● Provided information
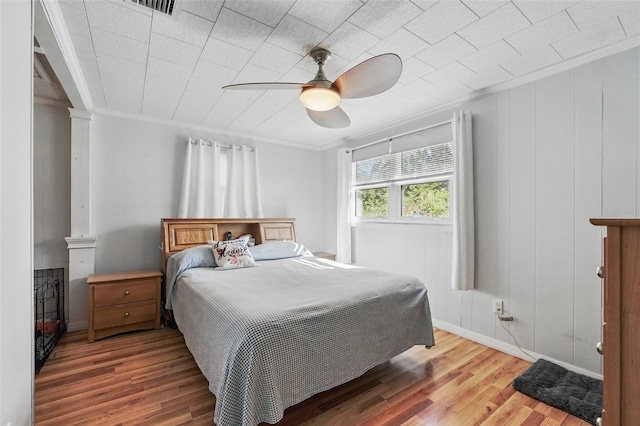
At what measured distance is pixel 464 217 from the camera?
271cm

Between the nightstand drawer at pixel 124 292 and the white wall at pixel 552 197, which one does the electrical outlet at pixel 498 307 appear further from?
the nightstand drawer at pixel 124 292

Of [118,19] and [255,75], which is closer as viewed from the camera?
[118,19]

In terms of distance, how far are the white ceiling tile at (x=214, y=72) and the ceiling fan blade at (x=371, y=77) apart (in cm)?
96

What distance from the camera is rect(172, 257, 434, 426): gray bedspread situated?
1448 mm

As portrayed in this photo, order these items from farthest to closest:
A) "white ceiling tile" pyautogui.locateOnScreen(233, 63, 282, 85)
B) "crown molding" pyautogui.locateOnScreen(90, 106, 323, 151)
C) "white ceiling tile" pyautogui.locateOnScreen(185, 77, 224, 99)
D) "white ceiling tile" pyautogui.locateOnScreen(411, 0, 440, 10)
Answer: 1. "crown molding" pyautogui.locateOnScreen(90, 106, 323, 151)
2. "white ceiling tile" pyautogui.locateOnScreen(185, 77, 224, 99)
3. "white ceiling tile" pyautogui.locateOnScreen(233, 63, 282, 85)
4. "white ceiling tile" pyautogui.locateOnScreen(411, 0, 440, 10)

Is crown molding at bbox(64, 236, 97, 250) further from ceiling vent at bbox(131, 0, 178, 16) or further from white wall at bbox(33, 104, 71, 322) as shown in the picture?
ceiling vent at bbox(131, 0, 178, 16)

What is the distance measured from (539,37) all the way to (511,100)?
731mm

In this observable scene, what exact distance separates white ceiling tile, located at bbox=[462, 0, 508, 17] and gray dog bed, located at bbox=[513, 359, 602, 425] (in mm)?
2406

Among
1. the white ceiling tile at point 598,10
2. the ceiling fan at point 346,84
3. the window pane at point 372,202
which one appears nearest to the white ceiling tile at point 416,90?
the ceiling fan at point 346,84

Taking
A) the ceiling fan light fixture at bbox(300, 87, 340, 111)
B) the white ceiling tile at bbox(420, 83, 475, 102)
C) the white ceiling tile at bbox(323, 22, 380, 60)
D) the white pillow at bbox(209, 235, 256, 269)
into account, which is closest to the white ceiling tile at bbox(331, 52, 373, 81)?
the white ceiling tile at bbox(323, 22, 380, 60)

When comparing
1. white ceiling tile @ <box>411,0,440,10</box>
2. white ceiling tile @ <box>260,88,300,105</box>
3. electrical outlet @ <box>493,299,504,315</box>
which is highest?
white ceiling tile @ <box>411,0,440,10</box>

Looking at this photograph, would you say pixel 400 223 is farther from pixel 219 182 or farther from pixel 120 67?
pixel 120 67

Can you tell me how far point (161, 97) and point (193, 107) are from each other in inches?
12.7

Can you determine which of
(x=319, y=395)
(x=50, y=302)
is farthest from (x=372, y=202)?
(x=50, y=302)
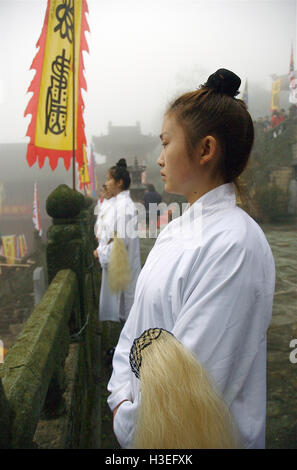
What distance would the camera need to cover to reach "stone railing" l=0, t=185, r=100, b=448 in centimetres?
84

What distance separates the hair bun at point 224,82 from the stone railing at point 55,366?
1.05 meters

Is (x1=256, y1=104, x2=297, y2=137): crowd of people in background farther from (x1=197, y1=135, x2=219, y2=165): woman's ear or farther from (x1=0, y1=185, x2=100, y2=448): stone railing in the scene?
(x1=197, y1=135, x2=219, y2=165): woman's ear

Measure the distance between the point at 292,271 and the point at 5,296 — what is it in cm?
1997

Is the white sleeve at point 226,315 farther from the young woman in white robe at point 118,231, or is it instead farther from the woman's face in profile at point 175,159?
the young woman in white robe at point 118,231

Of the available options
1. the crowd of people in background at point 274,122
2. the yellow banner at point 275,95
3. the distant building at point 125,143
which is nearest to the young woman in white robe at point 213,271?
the crowd of people in background at point 274,122

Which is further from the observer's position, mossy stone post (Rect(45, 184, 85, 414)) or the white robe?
mossy stone post (Rect(45, 184, 85, 414))

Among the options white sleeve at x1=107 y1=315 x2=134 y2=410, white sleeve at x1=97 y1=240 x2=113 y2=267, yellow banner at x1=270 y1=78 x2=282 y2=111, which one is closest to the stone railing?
white sleeve at x1=107 y1=315 x2=134 y2=410

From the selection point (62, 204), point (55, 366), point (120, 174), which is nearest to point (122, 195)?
point (120, 174)

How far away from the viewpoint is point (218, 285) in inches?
31.4

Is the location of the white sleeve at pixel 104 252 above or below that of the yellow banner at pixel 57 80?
below

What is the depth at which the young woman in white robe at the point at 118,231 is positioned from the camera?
343 centimetres

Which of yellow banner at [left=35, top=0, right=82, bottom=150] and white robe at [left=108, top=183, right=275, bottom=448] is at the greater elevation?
yellow banner at [left=35, top=0, right=82, bottom=150]

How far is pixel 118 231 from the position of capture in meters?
3.42
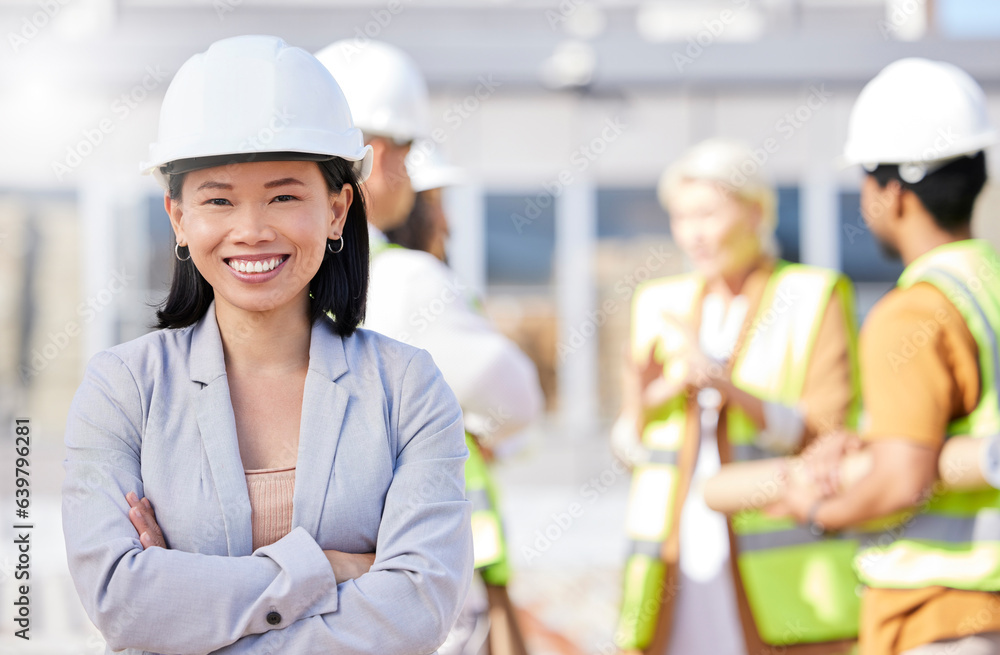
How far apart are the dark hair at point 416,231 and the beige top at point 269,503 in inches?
49.0

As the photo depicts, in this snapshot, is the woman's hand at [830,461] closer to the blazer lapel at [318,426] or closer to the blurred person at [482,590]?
the blurred person at [482,590]

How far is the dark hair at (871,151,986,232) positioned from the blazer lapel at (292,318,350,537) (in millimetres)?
→ 1658

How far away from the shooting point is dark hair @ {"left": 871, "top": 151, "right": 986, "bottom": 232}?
8.54 ft

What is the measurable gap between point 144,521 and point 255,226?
0.46m

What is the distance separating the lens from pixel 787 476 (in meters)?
2.88

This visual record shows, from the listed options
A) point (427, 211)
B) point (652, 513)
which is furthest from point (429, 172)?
point (652, 513)

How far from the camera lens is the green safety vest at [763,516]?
10.3 ft

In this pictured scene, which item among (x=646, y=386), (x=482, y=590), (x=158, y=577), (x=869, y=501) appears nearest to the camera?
(x=158, y=577)

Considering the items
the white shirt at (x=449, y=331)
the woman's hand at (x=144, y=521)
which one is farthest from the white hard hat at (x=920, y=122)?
the woman's hand at (x=144, y=521)

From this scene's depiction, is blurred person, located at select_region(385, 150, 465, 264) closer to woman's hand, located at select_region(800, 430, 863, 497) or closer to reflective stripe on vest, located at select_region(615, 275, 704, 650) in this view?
reflective stripe on vest, located at select_region(615, 275, 704, 650)

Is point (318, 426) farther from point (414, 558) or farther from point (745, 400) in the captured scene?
point (745, 400)

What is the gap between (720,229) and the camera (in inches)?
139

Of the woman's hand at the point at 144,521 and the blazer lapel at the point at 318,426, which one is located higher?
the blazer lapel at the point at 318,426

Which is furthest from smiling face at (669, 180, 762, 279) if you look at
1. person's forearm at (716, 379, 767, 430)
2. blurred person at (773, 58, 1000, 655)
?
blurred person at (773, 58, 1000, 655)
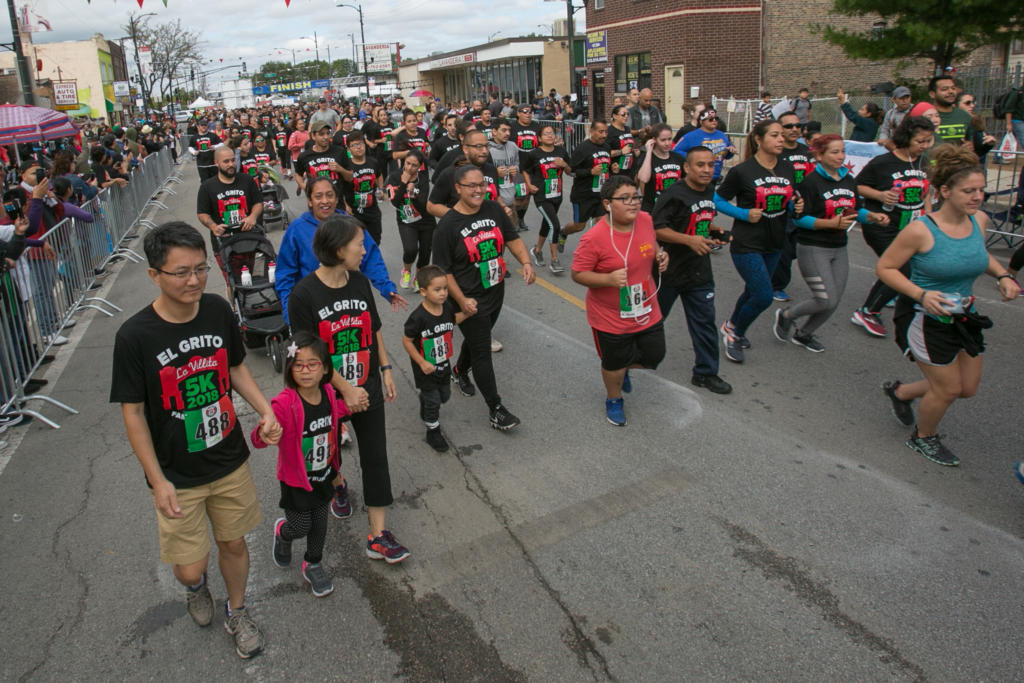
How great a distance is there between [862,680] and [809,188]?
458cm

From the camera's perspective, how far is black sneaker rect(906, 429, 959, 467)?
4.71m

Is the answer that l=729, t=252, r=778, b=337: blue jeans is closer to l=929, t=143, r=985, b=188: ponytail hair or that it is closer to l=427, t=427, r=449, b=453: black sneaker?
l=929, t=143, r=985, b=188: ponytail hair

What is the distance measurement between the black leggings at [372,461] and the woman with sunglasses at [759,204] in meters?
3.69

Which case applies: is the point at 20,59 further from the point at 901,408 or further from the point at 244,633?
the point at 901,408

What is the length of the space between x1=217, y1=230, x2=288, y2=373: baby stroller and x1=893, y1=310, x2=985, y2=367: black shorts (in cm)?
504

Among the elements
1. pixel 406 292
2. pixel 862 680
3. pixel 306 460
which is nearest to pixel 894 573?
pixel 862 680

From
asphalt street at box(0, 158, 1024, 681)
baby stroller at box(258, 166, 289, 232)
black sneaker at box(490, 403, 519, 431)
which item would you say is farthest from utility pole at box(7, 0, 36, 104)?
black sneaker at box(490, 403, 519, 431)

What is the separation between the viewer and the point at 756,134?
640 cm

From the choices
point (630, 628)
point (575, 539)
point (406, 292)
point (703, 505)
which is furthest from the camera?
point (406, 292)

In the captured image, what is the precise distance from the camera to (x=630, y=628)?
3400 millimetres

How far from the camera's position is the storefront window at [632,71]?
27734 millimetres

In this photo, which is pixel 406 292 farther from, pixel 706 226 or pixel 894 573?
pixel 894 573

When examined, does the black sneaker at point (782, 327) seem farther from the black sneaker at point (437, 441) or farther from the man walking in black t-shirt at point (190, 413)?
the man walking in black t-shirt at point (190, 413)

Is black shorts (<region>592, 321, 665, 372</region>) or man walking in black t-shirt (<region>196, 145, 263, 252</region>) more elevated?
man walking in black t-shirt (<region>196, 145, 263, 252</region>)
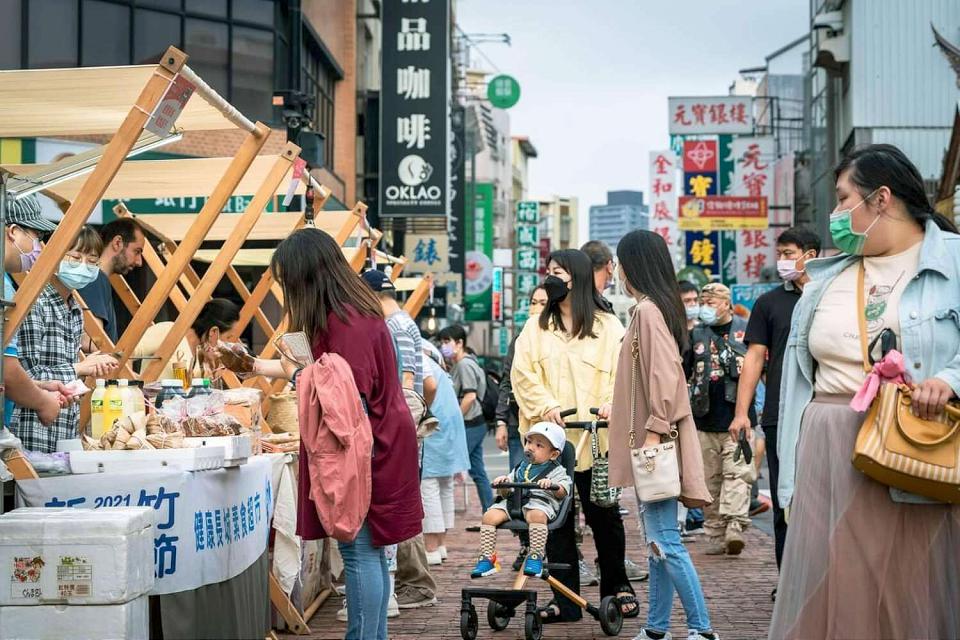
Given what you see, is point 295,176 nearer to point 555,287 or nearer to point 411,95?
point 555,287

● Directions
Write out exactly the lines beginning with the line that holds "Among the elements" and ending with the final line of the data, both ends included, without the pictures.

● Output for this exercise
Among the elements
1. pixel 406 292
2. pixel 862 680
3. pixel 306 460
which is nearest to pixel 894 573?
pixel 862 680

From
asphalt street at box(0, 158, 1024, 681)
baby stroller at box(258, 166, 289, 232)
black sneaker at box(490, 403, 519, 431)
which item would you say is farthest from utility pole at box(7, 0, 36, 104)?
black sneaker at box(490, 403, 519, 431)

What is the separation between the viewer and the point at 756,134?
640 cm

From the choices
point (630, 628)
point (575, 539)
point (406, 292)
point (703, 505)
which is furthest from the camera?
point (406, 292)

In the captured image, what is the precise distance from the camera to (x=630, y=628)?
3400 millimetres

How far from the camera's position is the storefront window at [632,71]?
27734 millimetres

In this photo, which is pixel 406 292 farther from, pixel 706 226 or pixel 894 573?
pixel 894 573

When examined, does the black sneaker at point (782, 327) seem farther from the black sneaker at point (437, 441) or farther from the man walking in black t-shirt at point (190, 413)?
the man walking in black t-shirt at point (190, 413)

Is black shorts (<region>592, 321, 665, 372</region>) or man walking in black t-shirt (<region>196, 145, 263, 252</region>) more elevated?
man walking in black t-shirt (<region>196, 145, 263, 252</region>)
Given what you see, is point 295,176 nearer to point 555,287 or nearer to point 411,95?
point 555,287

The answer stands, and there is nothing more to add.